Entries from a dataset
** Begin **

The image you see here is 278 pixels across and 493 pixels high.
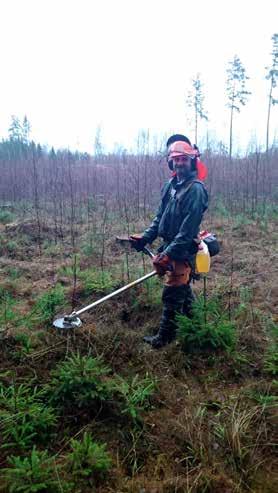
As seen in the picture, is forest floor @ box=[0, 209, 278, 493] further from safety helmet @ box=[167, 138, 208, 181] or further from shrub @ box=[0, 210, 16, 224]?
shrub @ box=[0, 210, 16, 224]

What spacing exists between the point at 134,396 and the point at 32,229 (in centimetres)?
661

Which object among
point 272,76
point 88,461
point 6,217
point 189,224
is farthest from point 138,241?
point 272,76

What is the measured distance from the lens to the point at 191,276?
3.79 metres

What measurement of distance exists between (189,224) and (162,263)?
47 centimetres

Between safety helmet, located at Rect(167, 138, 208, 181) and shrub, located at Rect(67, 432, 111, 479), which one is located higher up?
safety helmet, located at Rect(167, 138, 208, 181)

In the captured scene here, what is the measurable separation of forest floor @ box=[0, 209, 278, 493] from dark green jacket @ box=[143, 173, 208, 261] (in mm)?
1026

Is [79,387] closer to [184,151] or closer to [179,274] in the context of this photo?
[179,274]

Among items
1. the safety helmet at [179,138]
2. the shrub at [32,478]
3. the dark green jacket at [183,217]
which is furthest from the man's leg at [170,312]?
the shrub at [32,478]

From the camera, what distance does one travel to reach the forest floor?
2207 millimetres

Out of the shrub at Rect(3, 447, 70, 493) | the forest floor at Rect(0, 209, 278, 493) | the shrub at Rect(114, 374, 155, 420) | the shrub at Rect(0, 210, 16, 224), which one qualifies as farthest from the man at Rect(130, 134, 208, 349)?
the shrub at Rect(0, 210, 16, 224)

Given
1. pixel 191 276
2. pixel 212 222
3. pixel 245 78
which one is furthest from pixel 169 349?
pixel 245 78

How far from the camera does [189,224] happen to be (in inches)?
134

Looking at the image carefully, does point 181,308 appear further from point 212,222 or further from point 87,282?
point 212,222

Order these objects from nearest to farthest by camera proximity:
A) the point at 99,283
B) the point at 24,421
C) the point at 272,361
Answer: the point at 24,421 → the point at 272,361 → the point at 99,283
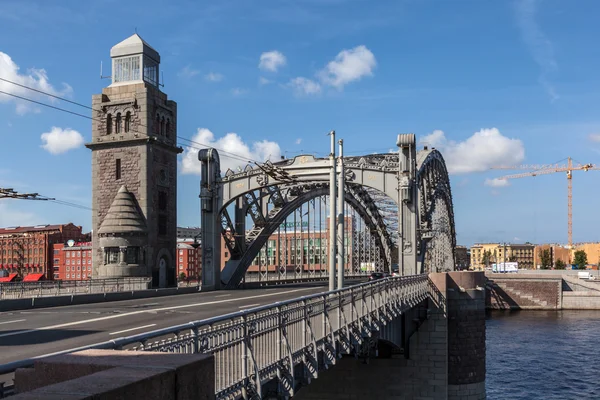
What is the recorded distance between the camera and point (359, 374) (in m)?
31.4

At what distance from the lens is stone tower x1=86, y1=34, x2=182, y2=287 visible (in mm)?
44156

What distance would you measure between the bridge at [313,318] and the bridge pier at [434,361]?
2.6 inches

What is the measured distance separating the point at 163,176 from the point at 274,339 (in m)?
36.2

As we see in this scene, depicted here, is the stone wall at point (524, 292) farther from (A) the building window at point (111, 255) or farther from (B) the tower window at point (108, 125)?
(B) the tower window at point (108, 125)

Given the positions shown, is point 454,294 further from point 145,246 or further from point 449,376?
point 145,246

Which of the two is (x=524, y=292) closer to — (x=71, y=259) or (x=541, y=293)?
(x=541, y=293)

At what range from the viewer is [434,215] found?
7300 cm

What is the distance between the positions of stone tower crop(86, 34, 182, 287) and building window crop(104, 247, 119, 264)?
66mm

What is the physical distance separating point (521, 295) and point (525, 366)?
47666 millimetres

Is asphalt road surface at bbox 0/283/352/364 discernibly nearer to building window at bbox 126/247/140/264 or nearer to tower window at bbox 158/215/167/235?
building window at bbox 126/247/140/264

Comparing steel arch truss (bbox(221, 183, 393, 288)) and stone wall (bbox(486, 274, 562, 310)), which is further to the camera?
stone wall (bbox(486, 274, 562, 310))

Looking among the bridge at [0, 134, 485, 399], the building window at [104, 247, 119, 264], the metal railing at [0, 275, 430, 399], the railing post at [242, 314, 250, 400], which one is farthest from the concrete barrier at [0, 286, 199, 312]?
the railing post at [242, 314, 250, 400]

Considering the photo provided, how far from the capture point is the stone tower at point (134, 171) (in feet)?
145

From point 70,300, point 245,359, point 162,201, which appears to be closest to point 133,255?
point 162,201
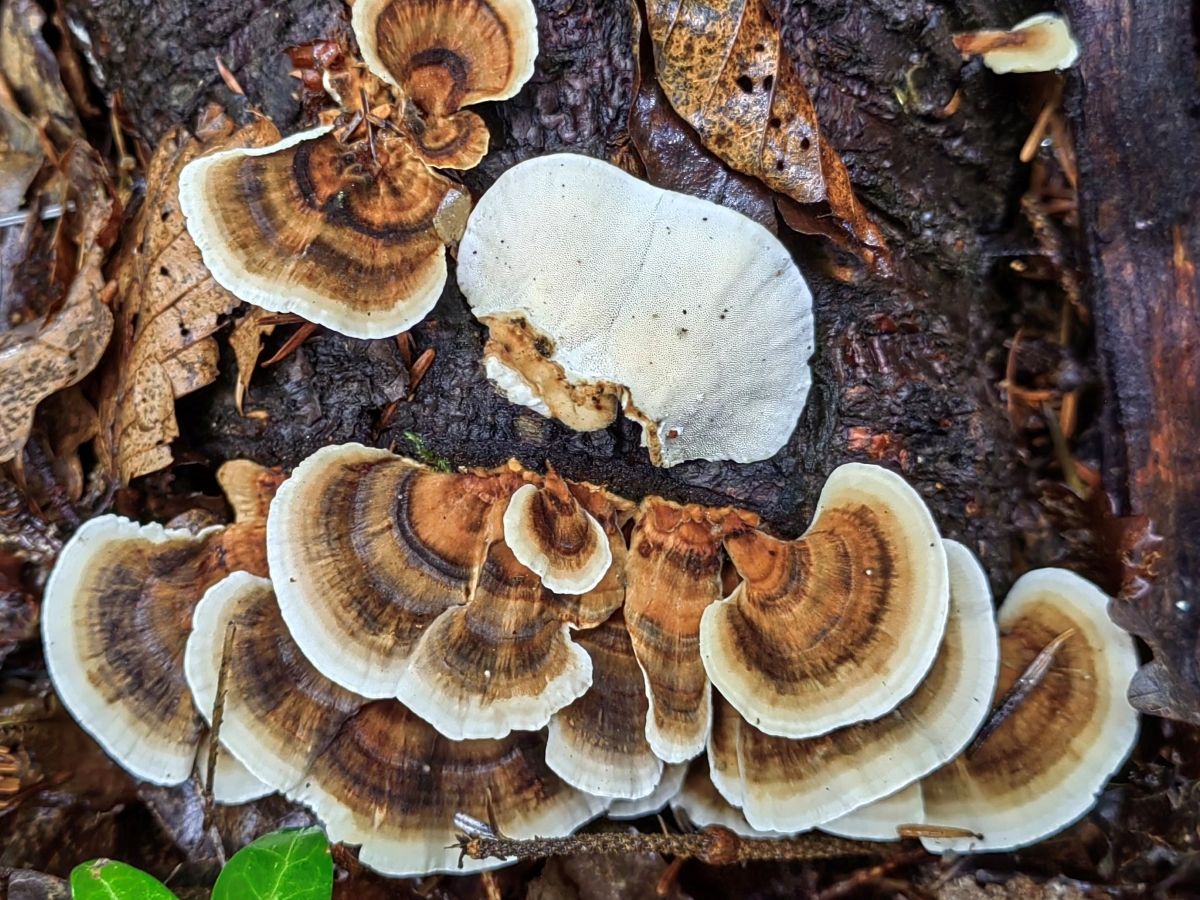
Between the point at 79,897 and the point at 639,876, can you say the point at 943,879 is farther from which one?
the point at 79,897

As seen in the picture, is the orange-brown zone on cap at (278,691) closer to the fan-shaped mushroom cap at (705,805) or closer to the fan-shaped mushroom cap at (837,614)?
the fan-shaped mushroom cap at (705,805)

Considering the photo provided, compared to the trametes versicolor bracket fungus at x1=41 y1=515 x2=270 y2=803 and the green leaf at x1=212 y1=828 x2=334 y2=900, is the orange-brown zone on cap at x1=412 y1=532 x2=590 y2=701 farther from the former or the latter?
the trametes versicolor bracket fungus at x1=41 y1=515 x2=270 y2=803

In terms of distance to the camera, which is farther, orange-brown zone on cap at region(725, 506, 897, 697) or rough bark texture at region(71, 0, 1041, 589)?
rough bark texture at region(71, 0, 1041, 589)

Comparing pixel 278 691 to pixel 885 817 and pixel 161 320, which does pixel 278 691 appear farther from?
pixel 885 817

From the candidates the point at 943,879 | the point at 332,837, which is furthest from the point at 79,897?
the point at 943,879

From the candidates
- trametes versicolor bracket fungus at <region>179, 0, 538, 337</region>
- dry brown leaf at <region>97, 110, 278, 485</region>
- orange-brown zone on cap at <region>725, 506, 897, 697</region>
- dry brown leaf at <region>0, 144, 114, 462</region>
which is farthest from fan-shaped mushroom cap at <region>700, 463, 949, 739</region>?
dry brown leaf at <region>0, 144, 114, 462</region>

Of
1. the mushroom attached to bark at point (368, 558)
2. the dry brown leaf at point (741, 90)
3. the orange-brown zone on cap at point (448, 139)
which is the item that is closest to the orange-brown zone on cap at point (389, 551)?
the mushroom attached to bark at point (368, 558)
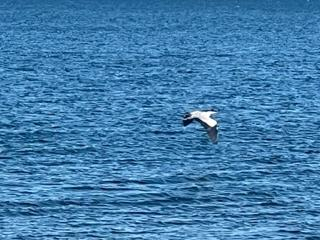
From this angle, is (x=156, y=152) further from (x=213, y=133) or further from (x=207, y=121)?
(x=213, y=133)

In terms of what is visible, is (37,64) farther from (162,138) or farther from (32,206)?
(32,206)

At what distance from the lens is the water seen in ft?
213

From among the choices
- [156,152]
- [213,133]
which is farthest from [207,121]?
[156,152]

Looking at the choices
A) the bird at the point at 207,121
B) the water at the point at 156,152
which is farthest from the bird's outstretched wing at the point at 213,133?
the water at the point at 156,152

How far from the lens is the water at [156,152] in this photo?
64812mm

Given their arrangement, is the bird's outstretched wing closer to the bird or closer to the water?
the bird

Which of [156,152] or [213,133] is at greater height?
[156,152]

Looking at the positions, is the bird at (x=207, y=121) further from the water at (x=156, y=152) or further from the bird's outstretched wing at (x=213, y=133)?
the water at (x=156, y=152)

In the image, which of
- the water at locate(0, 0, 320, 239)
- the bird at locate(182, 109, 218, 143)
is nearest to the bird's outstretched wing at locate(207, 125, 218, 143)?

** End **

TASK PROMPT ->
Your task is to output exactly the lines running from the one with "How far from the lens" through the final line of the material above, with both ends included.

SOLUTION TO THE EXERCISE ->
How far from the lens is the water at [156,152] in this photo?
64812mm

Given their arrangement, is the bird's outstretched wing closer to the bird or closer to the water?
the bird

Which of [156,152] or [213,133] is at greater height?
[156,152]

Looking at the positions, is the bird at (x=207, y=121) further from the water at (x=156, y=152) or further from the bird's outstretched wing at (x=213, y=133)?
the water at (x=156, y=152)

In the image, which of
- the water at locate(0, 0, 320, 239)
- the bird at locate(182, 109, 218, 143)
is nearest to the bird's outstretched wing at locate(207, 125, 218, 143)?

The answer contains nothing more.